Ecuador
El "golpe de Estado" que derrocó a Manuel Zelaya en Honduras no podía darse sin la autorización de Washington, dijo el lunes en Quito el presidente Cubano, Raúl Castro, quien pese a sus sospechas renovó su confianza en el presidente estadounidense, Barack Obama.
"En este continente nadie da un golpe de Estado, si no recibe la autorización de los Estados Unidos de norteamérica", dijo el mandatario en Quito durante una celebración por la investidura del presidente reelecto de Ecuador, Rafael Correa.
Pese a los cuestionamientos a Estados Unidos, el jefe de Estado cubano ratificó su confianza en Barack Obama.
"Yo soy del los que sigue diciendo que (Obama) es un hombre bien intencionado y si está lleno de buenas intenciones, yo quiero seguir creyendo eso", señaló ante un multitudinario acto en un estadio de la capital ecuatoriana.

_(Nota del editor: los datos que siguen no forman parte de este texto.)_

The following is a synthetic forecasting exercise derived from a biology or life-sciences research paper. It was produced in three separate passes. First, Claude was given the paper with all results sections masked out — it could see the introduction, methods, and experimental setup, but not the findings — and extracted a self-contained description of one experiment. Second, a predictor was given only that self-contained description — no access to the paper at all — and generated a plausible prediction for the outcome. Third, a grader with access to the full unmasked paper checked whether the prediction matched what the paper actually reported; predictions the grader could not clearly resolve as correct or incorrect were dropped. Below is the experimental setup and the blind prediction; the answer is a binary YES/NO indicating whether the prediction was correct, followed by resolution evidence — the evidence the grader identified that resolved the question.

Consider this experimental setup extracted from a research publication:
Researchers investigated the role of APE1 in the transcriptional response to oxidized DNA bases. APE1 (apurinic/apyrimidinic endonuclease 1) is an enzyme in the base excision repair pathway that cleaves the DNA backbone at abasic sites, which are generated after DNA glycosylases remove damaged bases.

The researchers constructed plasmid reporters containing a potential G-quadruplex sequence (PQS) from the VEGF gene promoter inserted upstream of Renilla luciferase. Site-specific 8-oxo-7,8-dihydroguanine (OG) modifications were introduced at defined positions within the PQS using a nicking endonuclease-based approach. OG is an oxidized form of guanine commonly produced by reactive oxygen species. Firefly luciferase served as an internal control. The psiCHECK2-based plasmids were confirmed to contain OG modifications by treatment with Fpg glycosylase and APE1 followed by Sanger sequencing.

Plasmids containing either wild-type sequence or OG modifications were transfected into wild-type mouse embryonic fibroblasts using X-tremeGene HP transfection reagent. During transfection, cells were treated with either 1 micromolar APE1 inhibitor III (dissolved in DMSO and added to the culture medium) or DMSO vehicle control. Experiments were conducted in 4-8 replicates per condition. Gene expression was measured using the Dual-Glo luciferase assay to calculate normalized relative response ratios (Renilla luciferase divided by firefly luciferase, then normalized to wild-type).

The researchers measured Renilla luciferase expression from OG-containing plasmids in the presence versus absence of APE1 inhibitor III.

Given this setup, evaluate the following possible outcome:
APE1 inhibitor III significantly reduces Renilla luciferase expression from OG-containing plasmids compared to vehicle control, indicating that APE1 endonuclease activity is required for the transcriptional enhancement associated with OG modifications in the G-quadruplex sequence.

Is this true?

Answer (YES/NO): NO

Obama llamó hipócritas a quienes han reclamado a Estados Unidos intervernir en la crisis política de Honduras. "Los mismos críticos que dicen que los Estados Unidos no han intervenido lo suficiente en Honduras son las mismas personas que dicen que siempre estamos interviniendo y que los yanquis necesitan salirse de Latinoamérica", dijo el presidente estadounidense al término de la Cumbre de Líderes de América del Norte, en Guadalajara, México.
Obama condenó el golpe de estado que derrocó el 28 de junio a Zelaya, quien pese a ello ha pedido mayores presiones del mandatario estadounidense para facilitar su restitución.
Según Castro, por un lado hay un presidente condenando el golpe y por el otro se percibe un apoyo a los golpistas en Honduras.